PayPal Banning Books With 'Obscene' Content

SAN JOSE, Calif. — PayPal, which curtailed online adult transactions years ago, is asking some ebook distributors to ban books that contain "obscene" themes including rape, bestiality or incest.

PayPal has sent warnings to online publishers and booksellers, including SmashWords, BookStrand and eXcessica, that it would "limit" the company's PayPal account partly because banks and credit card companies it works with restrict such content.

"Our banking partners and credit card associations have taken a very strict stance on this subject matter," PayPal said. "Our relationships with the banking partners are absolutely critical in order to provide the online and mobile services we [offer] ... to our customers. Therefore, we have to remain in compliance with their rules, which prohibit content involving rape, bestiality or incest."

PayPal's move has many concerned that banks and credit card companies may be exerting too much control over what books can be written, published and read. Many in the adult entertainment community have had that concern for years.

"We've had deep concerns about financial payment providers choosing what sorts of transactions they process," said Rainey Reitman, a director at the digital rights nonprofit Electronic Frontier Foundation. "Speech on the Internet relies on companies that are supposed to act neutrally. When certain chains in this link suddenly decide to become arbiters of what people read, that's a problem."

EFF and a coalition of civil liberties organizations and publishers are now calling on PayPal to reverse the policy.

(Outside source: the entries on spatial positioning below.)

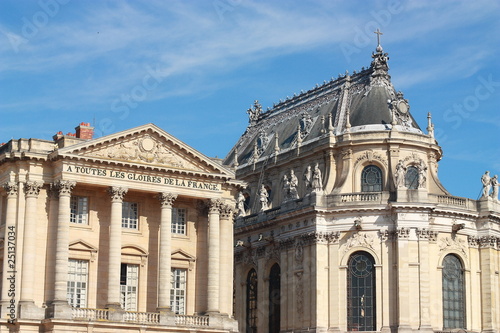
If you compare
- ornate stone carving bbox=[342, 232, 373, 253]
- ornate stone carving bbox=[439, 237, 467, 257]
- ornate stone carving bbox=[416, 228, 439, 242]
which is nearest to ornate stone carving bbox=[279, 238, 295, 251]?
ornate stone carving bbox=[342, 232, 373, 253]

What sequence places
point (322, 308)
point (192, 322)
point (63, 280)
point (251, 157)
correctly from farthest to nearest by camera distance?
point (251, 157)
point (322, 308)
point (192, 322)
point (63, 280)

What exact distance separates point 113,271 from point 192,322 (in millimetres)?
5567

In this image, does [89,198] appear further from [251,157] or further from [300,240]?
[251,157]

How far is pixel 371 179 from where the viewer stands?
7306 centimetres

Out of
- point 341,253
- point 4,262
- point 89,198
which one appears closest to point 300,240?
point 341,253

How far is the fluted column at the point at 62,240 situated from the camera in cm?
5497

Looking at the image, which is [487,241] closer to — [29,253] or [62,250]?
[62,250]

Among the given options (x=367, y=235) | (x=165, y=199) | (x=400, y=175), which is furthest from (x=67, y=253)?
(x=400, y=175)

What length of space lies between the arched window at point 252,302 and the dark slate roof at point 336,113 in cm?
985

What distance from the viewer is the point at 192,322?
193 feet

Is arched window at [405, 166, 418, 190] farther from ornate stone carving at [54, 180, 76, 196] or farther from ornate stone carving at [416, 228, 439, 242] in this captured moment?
ornate stone carving at [54, 180, 76, 196]

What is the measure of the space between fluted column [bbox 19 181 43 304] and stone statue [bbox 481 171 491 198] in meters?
32.1

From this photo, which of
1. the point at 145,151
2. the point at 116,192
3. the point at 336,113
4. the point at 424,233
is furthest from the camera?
the point at 336,113

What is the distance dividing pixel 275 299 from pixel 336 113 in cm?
1425
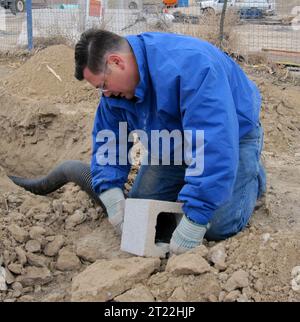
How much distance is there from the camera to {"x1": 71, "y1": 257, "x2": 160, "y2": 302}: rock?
2709 mm

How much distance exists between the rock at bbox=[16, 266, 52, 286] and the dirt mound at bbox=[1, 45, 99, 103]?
11.6 ft

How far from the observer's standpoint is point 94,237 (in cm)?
366

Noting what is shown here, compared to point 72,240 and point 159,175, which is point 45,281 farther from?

The coalition, besides the EFF, includes the groups Access, ACLU of California, American Booksellers Foundation for Free Expression, Association of American Publishers, Authors Guild, BannedWriters.com, Bytes for All Pakistan, Comic Book Legal Defense Fund, Coming Together, Feminists for Free Expression, Fight for the Future, Great Lakes Independent Booksellers Association, Index on Censorship, Internet Archive, National Coalition Against Censorship, Northern California Independent Booksellers Association, Pacific Northwest Booksellers Association, Peacefire, PEN American Center, Southern California Independent Booksellers Association, Southern Independent Booksellers Alliance and Woodhull Sexual Freedom Alliance.

The coalition signed off in a letter to PayPal that "the Internet has become an international public commons, like an enormous town square, where ideas can be freely aired, exchanged and criticized."

"That will change if private companies, which are under no legal obligation to respect free speech rights, are able to use their economic clout to dictate what people should read, write and think," the coalition said. "PayPal, and the myriad other payment processors that support essential links in the free speech chain between authors and audiences, should not operate as morality police."